Thursday, April 2, 2009

Stabbed at School

“William just called to say he got six stitches in his abdomen today at school,” said my husband, having searched me out in the Cyber Café of the cruise ship.
I was attempting to download my first video blog in international waters via satellite. Cool stuff. But apparently not as interesting as my son’s life back home.
Naturally, we were a gazillion miles away in the middle of the Pacific Ocean having a romantic holiday at sea when the crisis hit.
How long will it take them to get a helicopter out here, I thought.
“What happened? Did some kid stab him?” I asked. Not that I’m hyper-paranoid or anything.
It turns out that a hostile door with a broken handle and a bad attitude jumped out and bit him in the abs, “right where I’m getting a six pack” according to our son.

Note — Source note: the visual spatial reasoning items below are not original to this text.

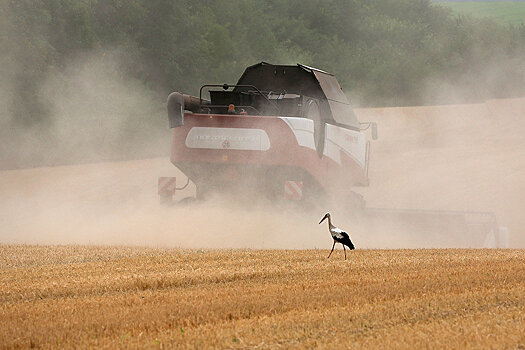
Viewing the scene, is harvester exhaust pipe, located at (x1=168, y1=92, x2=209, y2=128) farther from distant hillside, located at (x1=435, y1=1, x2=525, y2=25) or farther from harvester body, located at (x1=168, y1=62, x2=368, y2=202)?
distant hillside, located at (x1=435, y1=1, x2=525, y2=25)

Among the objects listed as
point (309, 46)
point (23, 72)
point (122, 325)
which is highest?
point (309, 46)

There are rules about running down school hallways and past doors with resentments at being over fifty years old and subject to the whims of tax-payers who hate to vote in favor of bond elections. Who could blame a door with that kind of baggage?
My dad, the retired gynecologist who happens to have innumerable surgeries in his experience, and my mom who is much more stable and practical than me, took him to the doctor in our absence. This is probably a good thing.
The last time one of our kids had to be taken to the emergency room, I made a scene. Okay, I’m sorry, but those doctors in the emergency room did not carry that kid around in their wombs for nine months. That’s all I have to say on the subject.
That night, after the decision was made that we could forego the helicopter, I dreamed that my son showed me the wound and, even though there was no sign of redness around it and no fever to indicate infection, I still had a terrible foreboding that all was not right.
The wound looked like a pirate had stabbed him.
Not that I’ve ever seen a pirate stab wound, you understand. Somehow moms just know these things. Especially when sleeping in a bed that is rocking to the gentle rhythm of the Pacific Ocean a gazillion miles away from her stabbed son.
When he showed me the wound upon our return, it wasn’t anything at all like my dream.
“Mom, you could see the fat hanging out where the gash was,” he told me. He assured me that it didn’t hurt a bit and he didn’t shed one tear. Apparently there are not that many nerve endings in your belly.
Which made me think of liposuction for myself.
Unfortunately, the guilty door with a penchant for stabbing people until their fat falls out is already repaired, so I’m out of luck.